• **Фрагмент текста**:
Французская революция была точно такая же. Анекдот о Марии Антуанетте, которая сказала, что если у народа нет хлеба, пусть едят пирожные, — это всего лишь анекдот. Но вопрос заключается в другом: нет дыма без огня, анекдот отражает ментальность времени, ментальность среды. Глеб так же описывал характер мышления и характер понимания ситуации элитой. Это первое. Второе. Слабый король созывает Генеральные Штаты, и у него все начинает ползти под руками. Здесь тоже начинают реформу, но не понимают, как добиться результата, не знают алгоритма. У нас так же поползло все под руками. Я в своей статье писал: чтобы не разрушить страну, лидер должен идти хотя бы на полшага впереди общества. Французский король и наш Горбачев не то что на полшага — больше, чем на полшага, отставали от общества. Итогом должна была стать революция и катастрофа. Никто не хотел об этом думать. Все твердили, что ничего не меняется.

• **Что сделать**:
1. Соответствуют ли тексту о Французской революции следующие утверждения? (a) Генеральные Штаты созывает слабый король. (b) По мнению автора, лидер должен идти на шаг позади общества. (c) Рассказ о Марии Антуанетте автор считает достоверным фактом. На каждое ответьте «да» или «нет» и приведите решающие слова текста.
2. Выпишите все имена людей, которые встречаются в тексте о Французской революции.
3. Подхватите текст о Французской революции и продолжите его после последнего предложения.

• **Фрагмент данных**:
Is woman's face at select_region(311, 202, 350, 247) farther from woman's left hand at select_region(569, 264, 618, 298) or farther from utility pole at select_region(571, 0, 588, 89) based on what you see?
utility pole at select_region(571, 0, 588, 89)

• **Ответы**:
1.
(a) Да: «Слабый король созывает Генеральные Штаты».
(b) Нет: «лидер должен идти хотя бы на полшага впереди общества».
(c) Нет: «это всего лишь анекдот».

2. Мария Антуанетта, Глеб, Горбачев.

3.
— У этого общества проблемы с коммуникацией или с мышлением?

— Во-первых, с коммуникацией, конечно, есть проблемы. Для того чтобы понимать истину, нужно находиться в диалоге. А мы находимся не в диалоге — мы находимся в полемике, в споре. Каждый отстаивает свою правоту и совершенно не желает слышать другого. У нас нет полифонии. У нас есть совершенно перебивающие и заглушающие друг друга монологи. И в этом смысле, конечно, у общества есть проблемы. Оно не слышит другой стороны, упрямо не хочет взглянуть под другим углом на проблему, которой оно само занимается, не видит ее в объеме, и поэтому не может решить. Это одно. Но хуже другое. Это проблема с мышлением: действительно, интеллектуальный потенциал общества оказался критически ниже того уровня, который мог бы спасти страну.

Вы говорили о том, что история прежде всего служила средством преодоления экзистенциального кризиса. Общество под его спудом это общество, которое не может вырабатывать других моделей мышления, кроме ностальгии, отрицания, меланхолии, отчаяния выберете слово?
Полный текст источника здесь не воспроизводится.